Frankl rejette les propositions de Jung
Si j'ai insisté sur l'attachement originel de Frankl à Freud, c'est parce que je pense que cela a limité son ouverture à une pensée finalement proche de la sienne...une collaboration, même provisoire, entre ses deux "archéologues de l'âme", percevant l'importance du champ du spirituel dans la dynamique de construction psychique, aurait surement été des plus fructueuse.
Quelles propositions de Jung gênent Frankl ?
"En fait, la religiosité inconsciente ne représente à aucun degré, chez Jung, une option personnelle de l'homme."
Pour Frankl, la notion d'archétype collectif aliène l'individu et ne lui permet plus de développement personnel.
Peut être faut il rappeler que l'archétype n'existe qu'en tant que potentialité et ne devient objet que par son "incarnation" dans la psyché individuelle, qui prend, de fait, une teinte toute singulière et personnelle à chaque fois.
"Une religiosité authentique n'a pas le caractère d'une pulsion, mais celui d'une option.
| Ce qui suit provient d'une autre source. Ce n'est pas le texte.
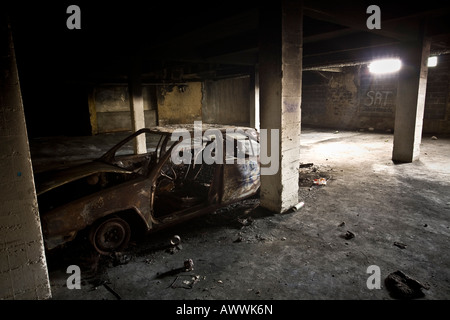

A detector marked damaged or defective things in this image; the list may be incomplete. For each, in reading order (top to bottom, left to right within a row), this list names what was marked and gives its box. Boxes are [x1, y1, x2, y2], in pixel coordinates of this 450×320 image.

burnt car [35, 124, 260, 254]
rusty car body [36, 125, 260, 255]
La religiosité s'affirme avec son caractère d'option et s'éteint avec son caractère de pulsion. La religiosité est existentielle ou bien n'existe pas."
Se niche ici une subtilité délicate...en effet, pour Frankl, existe un être spirituel, appelé "inconscient spirituel", qu'il convient de laisser "éclore" et qui relie l'individu au spirituel par l'émergence du sens. Cette dynamique s'opère par et pour l'individu et est donc guidé par le moi...pourquoi pas ?
Mais il apparait, cliniquement, que si ce travail n'est pas engagé et "l'être spirituel" étouffé, les problèmes psychiques surgissent sans exception.
Finalement, en terme très simple, la collaboration en conscience à notre "édification psychique" est LA clef du sens (qui établit l'harmonie au sein de l'interne et entre l'interne et l'externe).
Renforçant probablement la confusion pour Frankl, la libido, source des pulsions, trouvent deux définitions radicalement éloignées chez Freud et Jung. La définition "pansexuelle" de Freud devient une énergie psychique non spécifiée chez Jung, pouvant investir plusieurs champs.
En conclusion provisoire, notons que l'ouvrage majeur de Frankl pour comprendre ses travaux est "le Dieu inconscient".